# SELECTED TEXT
Light it up — Successful aurora photos require manual settings, boldness to change things up

Photo courtesy of Mark Pierson, Kenai photographer Mark Pierson says aurora photography doesn’t require fancy gear as much as a working knowledge of a camera’s manual settings.

Photos courtesy of Mark Pierson, Kenai photographer Mark Pierson says aurora photography doesn’t require fancy gear as much as a working knowledge of a camera’s manual settings.

By Jenny Neyman

Redoubt Reporter

Viewing the aurora borealis is a magical experience. Trying to make the images last, however, can be a masterful execution of photography, or a miserable exercise in frustration.

The difference doesn’t come from the expense of the camera gear. It’s in the eye — and experienced mind — of the camera’s beholder.

“You do not need a $1,000 camera or a $5,000 camera to capture the aurora,” said Mark Pierson, a photographer in Kenai and head of the Kenai Peninsula Photographers’ Guild. “It’s your knowledge. It’s the photographer that makes that picture. It’s not the camera, it’s knowing how to manipulate that camera.”

All you need is a camera capable of shooting in manual mode and a photographer capable of knowing the basics of using those settings. (Sorry, camera-phone fanatics — don’t expect your aurora selfie to be successful.)

“Learn how to use your camera in manual mode and understand what’s going on,” Pierson said. “It’s not that difficult. If you just learn a few basics you can have a lot of luck at shooting the aurora.”

The first adjustment is aperture. Choose a small number to let the most amount of light through the lens. Next, experiment with shutter speed. It can be set anywhere from a second or two for active, dancing lights to 20 or 30 seconds to capture fainter, static, greenish glows.

But be warned that the longer the shutter speed the more chance for image blur, both from motion in front of the lens and from motion of the camera itself. With a long exposure, even the tiny amount of jostling from pressing the button to take the photo can result in a blurred image. Always use a tripod, Pierson advises — or place the camera on a stationary object (car roof, fence post, etc.). And use either a remote shutter release to take the photo without touching the camera, or if your camera has a self-timer function, set it to two seconds. That way any jostling from you touching the camera is done by the time it starts to take the picture.

Also be aware of motion in front of the camera. If you’re shooting a person in the foreground, consider using your flash, even on a long exposure, to freeze the foreground action, while the camera continues to gather and record light from the aurora. And be aware that the aurora itself can move enough to blur the image.

“If you get those beautiful ribbons in the sky and those ribbons are moving, that’s motion. You don’t want a 20-second or a 30-second exposure because then you’re just going to end up with that blurry green glow. You can capture those ribbons with a one-second or two-second exposure and get the nice textures in those ribbons, as well as those colors,” Pierson said.

# WHAT TO DO
Answer these questions using the article on aurora photography.
(a) In which city does Mark Pierson work as a photographer, and what organization does he head?
(b) What shutter speed does the article give for capturing fainter, static, greenish glows?
(c) To what length does the article advise setting a camera's self-timer?
The items that come next originate from a separate source.

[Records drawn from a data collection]

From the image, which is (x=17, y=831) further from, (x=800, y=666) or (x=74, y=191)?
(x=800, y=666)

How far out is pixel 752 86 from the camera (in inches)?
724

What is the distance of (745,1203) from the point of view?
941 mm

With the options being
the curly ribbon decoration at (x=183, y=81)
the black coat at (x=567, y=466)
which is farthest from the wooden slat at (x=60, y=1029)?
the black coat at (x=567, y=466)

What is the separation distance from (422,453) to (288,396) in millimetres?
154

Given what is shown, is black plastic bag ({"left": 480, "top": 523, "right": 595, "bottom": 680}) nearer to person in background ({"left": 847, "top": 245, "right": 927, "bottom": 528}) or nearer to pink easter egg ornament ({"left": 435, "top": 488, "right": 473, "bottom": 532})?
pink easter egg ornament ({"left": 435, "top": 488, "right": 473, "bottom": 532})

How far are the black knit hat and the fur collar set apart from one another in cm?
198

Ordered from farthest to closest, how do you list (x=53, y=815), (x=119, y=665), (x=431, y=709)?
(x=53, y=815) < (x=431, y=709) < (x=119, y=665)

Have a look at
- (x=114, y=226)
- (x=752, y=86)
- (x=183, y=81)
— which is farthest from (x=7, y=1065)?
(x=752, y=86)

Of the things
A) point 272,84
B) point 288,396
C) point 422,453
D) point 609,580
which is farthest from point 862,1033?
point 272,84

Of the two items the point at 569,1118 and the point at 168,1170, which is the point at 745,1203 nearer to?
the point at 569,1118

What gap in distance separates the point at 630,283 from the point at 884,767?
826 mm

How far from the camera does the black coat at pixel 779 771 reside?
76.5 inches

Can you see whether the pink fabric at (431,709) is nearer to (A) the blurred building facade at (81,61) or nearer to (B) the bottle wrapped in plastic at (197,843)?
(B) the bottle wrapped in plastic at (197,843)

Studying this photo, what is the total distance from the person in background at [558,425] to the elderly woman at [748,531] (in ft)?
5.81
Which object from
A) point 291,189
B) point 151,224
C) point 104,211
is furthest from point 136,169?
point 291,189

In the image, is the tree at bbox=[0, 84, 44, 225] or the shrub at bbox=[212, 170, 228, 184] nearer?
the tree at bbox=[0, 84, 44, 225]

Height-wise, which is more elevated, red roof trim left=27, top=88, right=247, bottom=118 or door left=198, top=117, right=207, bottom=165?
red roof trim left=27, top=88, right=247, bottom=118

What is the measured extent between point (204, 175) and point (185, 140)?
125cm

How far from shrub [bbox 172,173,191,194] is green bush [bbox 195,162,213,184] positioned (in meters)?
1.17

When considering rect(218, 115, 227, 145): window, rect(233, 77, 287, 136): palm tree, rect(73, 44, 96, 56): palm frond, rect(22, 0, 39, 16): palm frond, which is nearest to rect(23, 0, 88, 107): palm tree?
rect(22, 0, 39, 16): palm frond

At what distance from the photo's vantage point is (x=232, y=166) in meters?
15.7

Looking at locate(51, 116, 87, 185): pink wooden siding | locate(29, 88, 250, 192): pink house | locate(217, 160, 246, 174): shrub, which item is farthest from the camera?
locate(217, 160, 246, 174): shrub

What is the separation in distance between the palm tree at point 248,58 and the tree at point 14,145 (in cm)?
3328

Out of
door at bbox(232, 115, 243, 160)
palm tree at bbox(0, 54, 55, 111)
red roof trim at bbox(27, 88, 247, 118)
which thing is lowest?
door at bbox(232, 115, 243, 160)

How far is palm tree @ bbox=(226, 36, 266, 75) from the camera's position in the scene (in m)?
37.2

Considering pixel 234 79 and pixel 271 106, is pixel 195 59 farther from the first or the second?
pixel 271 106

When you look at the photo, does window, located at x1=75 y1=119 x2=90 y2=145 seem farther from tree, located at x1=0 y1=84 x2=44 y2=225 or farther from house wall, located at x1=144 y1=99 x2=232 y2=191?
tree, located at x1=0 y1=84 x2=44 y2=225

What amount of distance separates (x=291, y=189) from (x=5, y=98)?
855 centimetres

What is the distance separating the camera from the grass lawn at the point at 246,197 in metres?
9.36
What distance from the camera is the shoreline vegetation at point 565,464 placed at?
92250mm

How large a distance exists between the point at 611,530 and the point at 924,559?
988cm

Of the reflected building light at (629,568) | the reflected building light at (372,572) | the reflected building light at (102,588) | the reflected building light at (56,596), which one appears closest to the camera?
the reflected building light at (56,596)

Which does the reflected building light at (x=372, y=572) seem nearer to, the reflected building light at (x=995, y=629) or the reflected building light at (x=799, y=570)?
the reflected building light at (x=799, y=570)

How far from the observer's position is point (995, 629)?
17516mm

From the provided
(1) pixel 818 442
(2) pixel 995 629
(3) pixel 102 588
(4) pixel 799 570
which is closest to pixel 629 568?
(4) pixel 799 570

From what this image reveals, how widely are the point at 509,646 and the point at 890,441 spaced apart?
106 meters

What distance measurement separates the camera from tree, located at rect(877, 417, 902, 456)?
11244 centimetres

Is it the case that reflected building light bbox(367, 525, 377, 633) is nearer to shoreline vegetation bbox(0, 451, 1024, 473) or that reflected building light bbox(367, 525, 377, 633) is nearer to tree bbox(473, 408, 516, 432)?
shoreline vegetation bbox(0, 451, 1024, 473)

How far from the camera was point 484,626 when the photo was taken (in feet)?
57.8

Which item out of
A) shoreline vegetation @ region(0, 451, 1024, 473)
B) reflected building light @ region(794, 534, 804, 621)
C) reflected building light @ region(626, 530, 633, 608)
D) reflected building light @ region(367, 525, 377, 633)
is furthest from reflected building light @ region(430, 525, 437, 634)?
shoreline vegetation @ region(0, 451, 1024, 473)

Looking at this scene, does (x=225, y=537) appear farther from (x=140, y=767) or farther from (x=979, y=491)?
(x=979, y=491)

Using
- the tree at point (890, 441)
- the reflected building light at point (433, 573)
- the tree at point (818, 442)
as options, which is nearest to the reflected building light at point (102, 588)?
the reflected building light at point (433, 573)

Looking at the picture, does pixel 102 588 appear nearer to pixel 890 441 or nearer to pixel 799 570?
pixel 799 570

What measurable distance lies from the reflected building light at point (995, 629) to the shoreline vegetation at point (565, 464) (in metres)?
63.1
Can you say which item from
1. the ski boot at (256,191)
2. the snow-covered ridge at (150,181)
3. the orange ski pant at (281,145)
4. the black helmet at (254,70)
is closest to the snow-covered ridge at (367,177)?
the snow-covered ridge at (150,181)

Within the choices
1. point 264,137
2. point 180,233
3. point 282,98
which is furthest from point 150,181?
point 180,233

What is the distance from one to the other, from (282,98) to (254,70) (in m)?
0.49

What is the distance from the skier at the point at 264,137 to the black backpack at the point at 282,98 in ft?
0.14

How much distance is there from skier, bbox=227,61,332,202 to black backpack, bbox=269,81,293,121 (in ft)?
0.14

# ANSWER IN FULL
(a) Kenai; he heads the Kenai Peninsula Photographers' Guild.
(b) 20 or 30 seconds.
(c) Two seconds.